**WRITTEN TASK 1:** According to the pandoc forum post, which output formats does the journal workflow produce from its markdown source?
**WRITTEN TASK 2:** From the pandoc forum post, pull out the passage that runs from "I've been working" up to and including "work on Windows.", word for word.

From: Julien Dutant <julien.dutant-Re5JQEeQqe8AvxtiuMwx3w@public.gmane.org>
To: pandoc-discuss <pandoc-discuss-/JYPxA39Uh5TLH3MbocFFw@public.gmane.org>
Subject: Re: Summer project ideas
Date: Fri, 29 Jan 2021 10:59:21 -0800 (PST) [thread overview]
Message-ID: <6036a733-df54-4985-bbab-beb743c032adn@googlegroups.com> (raw)
In-Reply-To: <875z3fu9fc.fsf-9EawChwDxG8hFhg+JK9F0w@public.gmane.org>
[-- Attachment #1.1: Type: text/plain, Size: 7541 bytes --]
Speaking of projects, I'm working on a pandoc workflow to produce an
academic journal (dialectica, John will know it
http://dialectica.philosophie.ch/) that's flipping open access. It's
complementary to what John, Albert and others have been doing on the
authoring side of things. The aims are make copy-editing simpler, more
accessible, more affordable, independent of commercial tools, with the same
or better quality that what we got from Wiley-Blackwell. We convert all
manuscripts to markdown + bibtex, edit them in markdown, and produce JATS
XML, HTML and PDF (via LaTeX) from that source, using pandoc, citeproc and
custom lua filters. I should say that not only this would be of course be
impossible without pandoc, but there are also many details in its design
that turned out to be very useful for the process (e.g. the defaults file).
I've been working with a small team of copyeditors on this. Most started
out without special expertise beyond writing or having written a PhD and
they're now fluent with markdown and editing rules, as we hoped. However
there's still quite a bit of technical knowledge required here and there
when e.g. LaTeX break downs or a script doesn't work on Windows.
From this perspective here are the things I'm currently thinking would help
a project like ours:
1. Cross-referencing would be good indeed. We now use pandoc-crossref. It'd
be good to handle cross-references to foonotes (see
https://github.com/lierdakil/pandoc-crossref/issues/215 , at the moment we
use links with the footnote number manually entered).
2. Implementing the new table features as well (we had a few multi-row /
multi-col tables, currently hard-coded in the relevant outputs).
3. Docx reader that picks up Zotero/Endnote/Mendeley *citations*. At the
moment the most time-consuming copyediting task is to replace manuscript
citations with markdown tags. If Pandoc was able to pick up
Zotero/Endnote/Mendeley citations in docx sources, we could consider asking
the authors to insert them.
Would John's "architectural improvement" for the docx reader/writer make
developing that feature easier? If so that'd be a big plus I'd think.
4. A good visual editor for pandoc's markdown. (Read on to see what that
has to do with pandoc itself.) Copyeditors like it and it's needed if we
want to involve authors. My dream would be to have an equivalent of Google
Docs that would allow authors to do revisions online (something in the air,
cf https://www.authorea.com/) but a desktop one would be great. IMHO the
best at the moment is RStudio's
(https://rstudio.github.io/visual-markdown-editing/#/ just released but
we've been using the beta preview for a few months.) But one with an even
better potential I think is LyX: it's faster (C++ rather than javascript),
designed for LaTeX so covering a lot of academic writing features, with a
module class+extension packages that could accommodate markdown files,
custom markup and perhaps even lua filters. All it would take to enable
this would be for pandoc to be able to read LyX's own format (requested
here https://github.com/jgm/pandoc/issues/5555 but without noting that this
would turn LyX into one of the best markdown visual editor available).

Spatial questions linked to pictures
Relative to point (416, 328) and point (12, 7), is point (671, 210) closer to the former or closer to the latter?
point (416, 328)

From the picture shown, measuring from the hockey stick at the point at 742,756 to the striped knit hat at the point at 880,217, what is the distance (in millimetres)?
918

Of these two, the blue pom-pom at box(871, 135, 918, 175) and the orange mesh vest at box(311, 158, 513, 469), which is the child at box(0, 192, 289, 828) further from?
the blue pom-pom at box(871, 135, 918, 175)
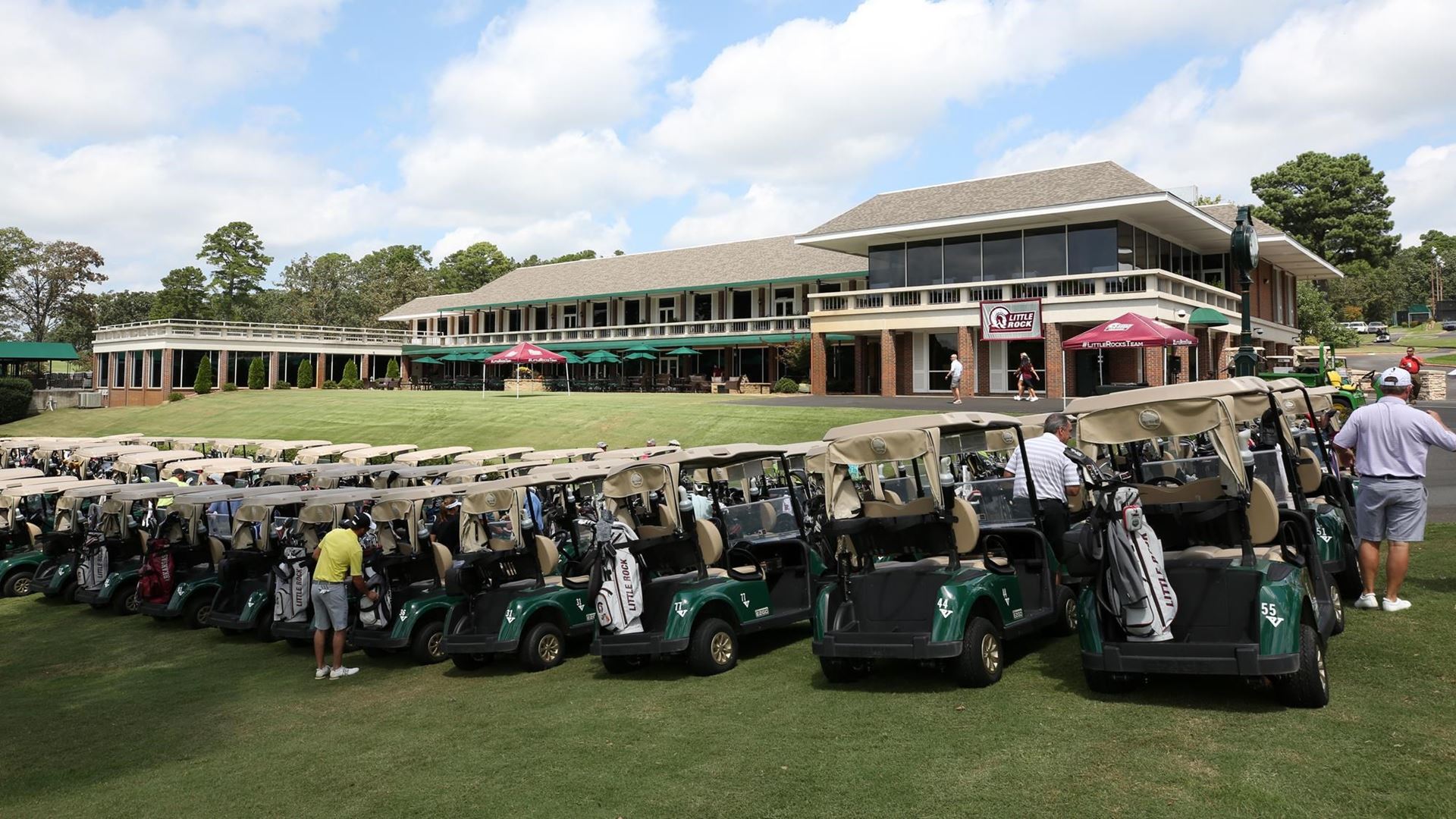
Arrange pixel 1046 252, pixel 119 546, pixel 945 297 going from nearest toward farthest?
1. pixel 119 546
2. pixel 1046 252
3. pixel 945 297

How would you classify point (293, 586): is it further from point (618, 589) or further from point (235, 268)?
point (235, 268)

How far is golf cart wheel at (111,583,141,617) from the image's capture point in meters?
15.0

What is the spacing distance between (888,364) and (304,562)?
1034 inches

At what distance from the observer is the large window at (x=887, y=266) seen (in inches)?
1432

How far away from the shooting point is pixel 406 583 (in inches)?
463

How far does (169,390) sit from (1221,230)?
50.4 metres

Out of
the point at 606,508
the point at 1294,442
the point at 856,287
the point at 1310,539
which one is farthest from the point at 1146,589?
the point at 856,287

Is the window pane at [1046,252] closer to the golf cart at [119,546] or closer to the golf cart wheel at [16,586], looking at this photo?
the golf cart at [119,546]

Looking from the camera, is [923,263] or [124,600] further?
[923,263]

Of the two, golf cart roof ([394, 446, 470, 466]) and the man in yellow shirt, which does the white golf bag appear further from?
golf cart roof ([394, 446, 470, 466])

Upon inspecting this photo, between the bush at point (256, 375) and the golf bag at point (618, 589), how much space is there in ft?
168

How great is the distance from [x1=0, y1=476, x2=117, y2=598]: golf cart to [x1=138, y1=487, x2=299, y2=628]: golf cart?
394 centimetres

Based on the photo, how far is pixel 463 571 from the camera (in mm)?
10102

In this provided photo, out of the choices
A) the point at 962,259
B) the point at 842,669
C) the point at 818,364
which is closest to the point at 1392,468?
the point at 842,669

**TASK RESULT 1:** JATS XML, HTML, and PDF (via LaTeX).

**TASK RESULT 2:**
I've been working with a small team of copyeditors on this. Most started
out without special expertise beyond writing or having written a PhD and
they're now fluent with markdown and editing rules, as we hoped. However
there's still quite a bit of technical knowledge required here and there
when e.g. LaTeX break downs or a script doesn't work on Windows.